[[ Data excerpts, beginning ]]

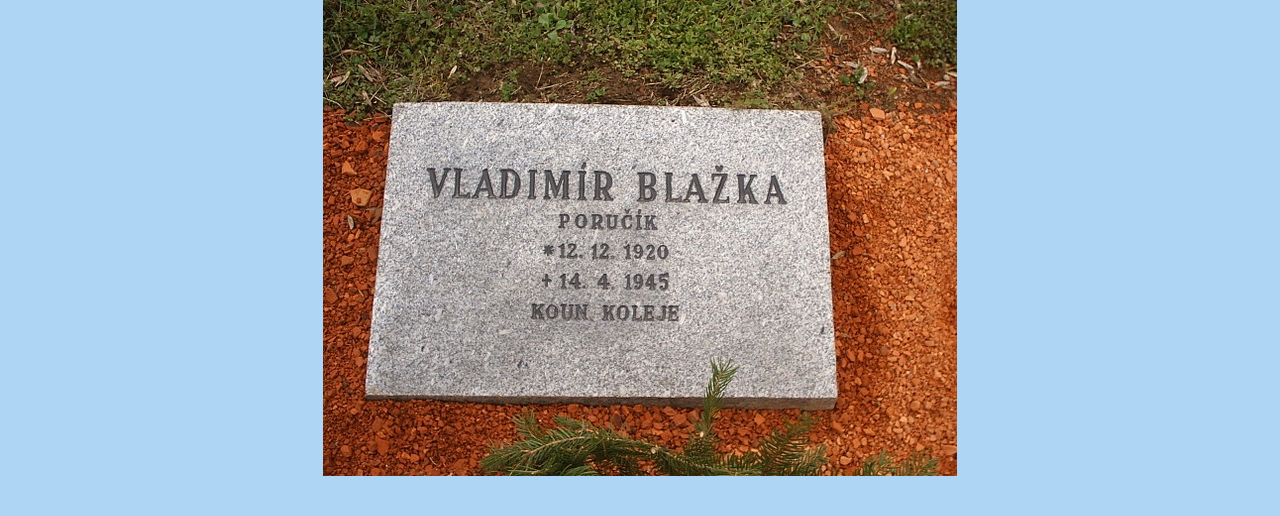

--- FILE ---
content_type: text/html; charset=UTF-8
request_url: https://vets.estranky.cz/fotoalbum/Vojenska-pietni-mista/vojenska-pietni-mista-okres-brno-mesto/06_1009_009_brno-duben-2005-064.jpg-.-.html
body_size: 924
content:
<?xml version="1.0" encoding="utf-8"?>
<!DOCTYPE html PUBLIC "-//W3C//DTD XHTML 1.0 Transitional//EN" "http://www.w3.org/TR/xhtml1/DTD/xhtml1-transitional.dtd">
<html lang="cs" xml:lang="cs" xmlns="http://www.w3.org/1999/xhtml">

    <head>

        <meta http-equiv="content-type" content="text/html; charset=utf-8" />
        <meta name="description" content="Vojenská pietní místa, válečné hroby, váleční veteráni, vojenské insignie, historické fotografie. Spolek pro vojenská pietní místa, o.s." />
        <meta name="keywords" content="spolek sdružení válečný hrob válečný veterán insignie nášivka war grave monument lidé spolecnost" />
        <meta name="robots" content="all,follow" />
        <meta name="author" content="<!--/ u_author /-->" />
        <link rel="stylesheet" href="/style.1656676048.1.css" type="text/css" />
        
        <script type="text/javascript" src="https://www006.estranky.cz/user/js/index.js" id="index_script" ></script>
        <title>
            SPOLEK PRO VPM  - archivní verze - nový web je vets.cz
        </title>

        <style>
          body {margin: 0px; padding: 0px;}
        </style>
    </head>
<body>
    <script language="JavaScript" type="text/javascript">
    <!--
      index_setCookieData('index_curr_fullphoto', 2870);
    //-->
  </script>
  <a href="javascript: close();"><img src="/img/original/2870/06_1009_009_brno-duben-2005-064.jpg-.jpg" border="0" alt="06_1009_009_brno duben 2005 064.jpg-" width="634" height="476"></a>

<!-- NO GEMIUS -->
</body>
</html>
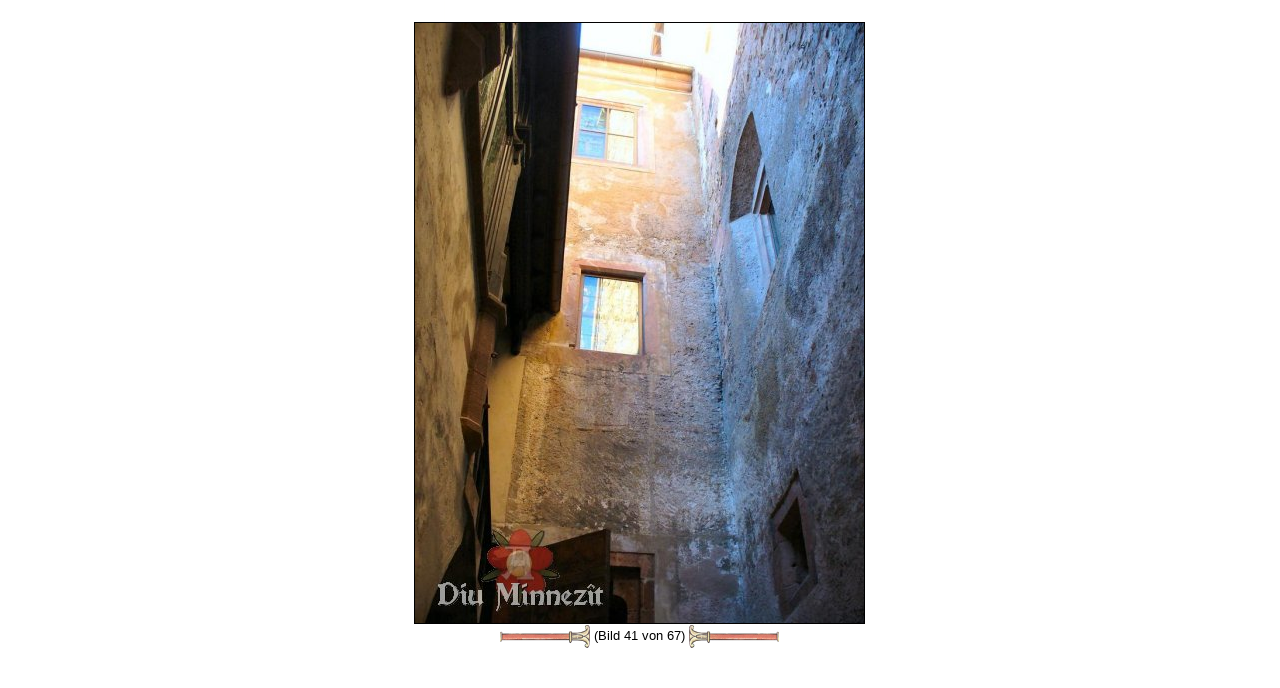

--- FILE ---
content_type: text/html
request_url: https://www.diu-minnezit.de/galerie_bild.php?f=P1030699.JPG&eid=29&sid=0&lid=0&tid=1
body_size: 3705
content:
<html>
<head>
		<meta name="robots" 				content="index, follow">	<TITLE>Diu Minnez&icirc;t</TITLE>
	<LINK REL="SHORTCUT ICON" HREF="./favicon.ico">
	<LINK REL="STYLESHEET"  	HREF="/./style/style.css">
	<meta name="google-site-verification" content="3hxEprSHvMISoENenkQo-rTsaLjx24VVEC4OsMPM_iI" />
	<META HTTP-EQUIV="Content-Type"  	CONTENT="text/html; charset=iso-8859-1"> 
	<META NAME="baseurl"             	CONTENT="https://www.Diu-Minnezit.de"> 

		<META NAME="description" 		content="">
	<META NAME="author" 				content="Jens Boerner, Myriam Gateault">
	<META NAME="keywords" 			content="Minne,Nürnberg,Frankreich,Hochmittelalter,Rekonstruktion,Kostümkunde,Geschichte,Living History,Reenactment,Ritter,Kreuzfahrerbibel,Alexanderroman,14tes,13tes,Jahrhundert,Spätmittelalter,Bachritterburg,Nyköbing,1350,franken,handwerker,Nestelmacher,Nestel,Senkel">
	
	<META NAME="Content-Language" CONTENT="de">
	<META HTTP-EQUIV="Language" 	CONTENT="de"> 
	<META NAME="language-v"       CONTENT="German">
		<meta name="revisit-after" 	content="7 days">
	<meta name="audience" 			content="Living History Darsteller, Museen, Privatleute, Studenten, Schüler">
	<meta name="page-topic" 		content="Bildung,Education">
	<meta name="page-type" 			content="Private Homepage">
	<meta name="location" 			content="Erlangen, Nuernberg, Bayern, Deutschland">
	<meta name="coverage" 			content="Europa">
		<meta name="DC.Title" 			content="Diu Minnezît">
	<meta name="DC.Creator" 		content="Jens Boerner, Myriam Gateault">
	<meta name="DC.Subject" 		content="Diu Minnezît- historische Darstellung französischen und deutschen Mittelalters">
	<meta name="DC.Description"	content="">
	<meta name="DC.Publisher" 	content="Diu Minnezît">
	<meta name="DC.Contributor" content="Jens Boerner, Myriam Gateault">
	<meta name="DC.Date" 				content="2026-19-1">
	<meta name="DC.Type" 				content="Text">
	<meta name="DC.Format" 			content="text/html">
	<meta name="DC.Identifier" 	content="https://www.Diu-Minnezit.de">
	<meta name="DC.Source" 			content="Das europäische Mittelalter">
	<meta name="DC.Language" 		content="de">
	<meta name="DC.Relation" 		content="Dynamisch generierte Unterseite">
	<meta name="DC.Coverage" 		content="Erlangen, Nuernberg, Bayern, Deutschland">
	<meta name="DC.Rights" 			content="https://www.Diu-Minnezit.de/haftung.php?lid=0&sid=0">
	<meta name="uptonow"			content="-0.069239854812622">
	<script language="javascript" src="./scripts/imgchanger.js"></script>
</head>
<body class=img>
<a name="top"></a>
<br>
<center>
<img 
src			='galerie_fullsize.php?f=P1030699.JPG&d=kriebstein07&sid=0&lid=0&h=600&tid=1' 
height	='600'
border	='1'
><br>
<a href='galerie_bild.php?f=P1030692.JPG&eid=29&sid=0&lid=0&tid=1'><img 	
				src					='./images/style/style1/darts/dartleft1.png' 
				name				='left'
				id					='left'
				width				='91' 
				height			='25' 
				border			='0' 
				align				='absmiddle' 
				onmouseover	= "changeImg('left','./images/style/style1/darts/dartleft2.png');" 
				onmouseout	= "changeImg('left','./images/style/style1/darts/dartleft1.png');" 
				Alt					='&lt;&lt;'
				title				='&lt;&lt;'></a>&nbsp;(Bild 41 von 67)&nbsp;<a href='galerie_bild.php?f=P1030698.JPG&eid=29&sid=0&lid=0&tid=1'><img 	
				src					='./images/style/style1/darts/dartright1.png' 
				name				='right'
				id					='right'
				width				='91' 
				height			='25' 
				border			='0' 
				align				='absmiddle'
				onmouseover	= "changeImg('right','./images/style/style1/darts/dartright2.png');" 
				onmouseout	= "changeImg('right','./images/style/style1/darts/dartright1.png');"  
				alt					='&gt;&gt;'
				title				='&gt;&gt;'></a></center>
<!-- (0.070069074630737) --></BODY></HTML>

[[ Data excerpts, end ]]

* [What is needed] Only lines holding the string "Bayern" are wanted; gather each one from the entries above.

* [Reply]
	<meta name="location" 			content="Erlangen, Nuernberg, Bayern, Deutschland">
	<meta name="DC.Coverage" 		content="Erlangen, Nuernberg, Bayern, Deutschland">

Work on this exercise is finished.